GROUP ON ... OVER ... Statement

The GROUP ON... OVER... statement returns a hierarchical rowset in which search results are divided into groups based on a specified column and optional grouping ranges. If you group on the System.Kind column, the result set is divided into multiple groups: one for documents, one for communications, and so on. If you group on System.Size and group range 100 KB, the result set is divided into three groups: items of size < 100 KB, items of size >= 100 KB, and items with no size value. You can also aggregate groupings with functions.

This topic covers the following subjects:

Syntax

The GROUP ON ... OVER ... statement has the following syntax:

GROUP ON <column> ['['<group ranges>']']] 
[AGGREGATE <aggregate_function>] 
[ORDER BY <column> [<direction>]] | [ORDER IN GROUP '<group name>' BY <column> [<direction>]]
    OVER (GROUP ON... | SELECT... ] )

where grouping ranges are defined as follows:

<group ranges> := <range limit> [/'<label>'] | <range limit> [/'<label>'], <group ranges>
<range limit> := (<number> | <date> | '<string>' | BEFORE('<string>') | AFTER('<string>')) 

The GROUP ON <column> can be a regular or delimited identifier for a property in the property store.

The optional <group range> is a list of one or more values (number, date, or string) used for dividing the results into groups. The <range limit> identifies a division point in the returned result set, and the

The first group of results includes items with the minimum possible value for the specified property up to but not including the first range limit. This group can be referred to with the MINVALUE keyword. The second group can be referred to with the range limit specifier itself and includes items whose value for the specified property is equal to or greater than the range limit. Any items that do not have a value for the specified property are returned last and can be referred to with the NULL keyword.

For example, a range limit of '2006-01-01' for the System.DateCreated property divides the result set into items with dates before 2006-01-01 (MINVALUE group), items with dates on or after 2006-01-01 (2006-01-01 group), and items with no date (NULL group).

Within each group, the results are sorted by the values in the GROUP ON column by default. The optional ORDER BY clause can contain a direction specifier of either ASC for ascending (low to high) or DESC for descending (high to low), and the ORDER IN GROUP BY clause can order each group using different rules. See the Ordering Groups section below for more information.

- _Input for this task_:
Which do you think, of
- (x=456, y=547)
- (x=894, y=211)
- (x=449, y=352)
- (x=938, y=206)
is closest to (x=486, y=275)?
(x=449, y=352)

- _What this exercise asks_:
1. Could you write out every entry above in full, shifting each coordinate in the answers by adding 127 to both its x and y values while leaving the rest of each entry unchanged?
2. Can you carry on the GROUP ON ... OVER ... statement page from the end of its last paragraph?

- _Exercise answers_:
1.
Which do you think, of
- (x=456, y=547)
- (x=894, y=211)
- (x=449, y=352)
- (x=938, y=206)
is closest to (x=486, y=275)?
(x=576, y=479)

2.
Group Ranges

The following table demonstrates how results are divided into groups based the range limits:

Example (<column> [group ranges]) Result
System.Size [1000, 5000] Results are grouped into four buckets: MINVALUE: Size < 1000
1000: 1000 <= Size < 5000
5000: Size >= 5000
NULL: No value for Size
System.Author [BEFORE('m'),AFTER('r')] Results are grouped into four buckets: MINVALUE: Author < character before "m"
m: character before "m" <= Author < character after "r"
r: character after "r" <= Author
NULL: No value for Author
System.Author [MINVALUE/'a to l',"m"/'m to z'] Results are grouped into three buckets: a to l: Author < "m"
m to z: "m" <= Author
NULL: No value for Author
System.DateCreated ['2005-1-01','2006-6-01'] Results are grouped into four buckets:
MINVALUE: DateCreated < 2005-1-01
2005-1-01: 2005-1-01 <= DateCreated < 2006-6-01
2006-1-01: DateCreated >= 2006-6-01
NULL: No value for DateCreated

 

 

Important

Incorrect: GROUP ON System.Author['m','z','a']

Correct: GROUP ON System.Author['a','m','z']

 

 

Labeling Groups

To improve readability, you can label groups using the following syntax:

GROUP ON <column> [<range limit>/'<label>',<range limit>/'<label>']

The label is separated from the range limit with a slash mark and is enclosed in single quotation marks. If you do not specify a label, the group name is the range limit string.

The following is an example of labeling groups:

GROUP ON System.Size [(MINVALUE/'Small','100')/'Medium','50000'/'Large']
    OVER (SELECT System.Size FROM SystemIndex)

In Windows 7 or later, you can also use a generic [OTHER] label to combine multiple grouping ranges. Results from all groups identified with this label will be combined into one group with this label. This group of results is returned after all other groups except for the NULL group. The NULL group contains results for items that do not have a value for the specified property. Prior to Windows 7 the [OTHER] label is treated like any other group label.

The following code is an example of using the [OTHER] label for groups that would be created in Windows 7 or later:

GROUP ON System.Author ['0', 'A'/'[OTHER]', 'I', 'Q', 'W'/'[OTHER]', 'Y']
    OVER (SELECT System.DateCreated FROM SystemIndex)

The following table shows the groups that would be created by the preceding grouping code in Windows 7 or later.

Group System.Author System.FileName
0 1Bill Lorem.docx
Q Queen Ipsum.docx
Robin dolor.docx
Y Zara amet.docx
[OTHER] Abner nonummy.docx
Bob laoreet.docx
Xaria magna.docx
NULL aliquam.docx

 

Ordering Groups

There are three ways to order items in groups:

  • Default ordering: If you do not specify otherwise, the results are ordered by the values in the GROUP ON column, in ascending order.
  • ORDER BY: You can specify descending order in an ORDER BY clause. You must order the results by the GROUP ON column.
  • ORDER IN GROUP BY: You can specify a different order for each group. If you group on System.Kind, you can order documents by System.Author and music by System.Music.Artist.

For more information on ordering results, see the ORDER BY Clause and ORDER IN GROUP Clause reference pages.

Nesting Groups

You can nest groups with multiple GROUP ON clauses. The order specified in the query is directly reflected in the output group hierarchy, as shown in the following example.

GROUP ON <System.Kind> 
      OVER (GROUP ON <System.Author> 
                  OVER (SELECT <System.DateCreated>))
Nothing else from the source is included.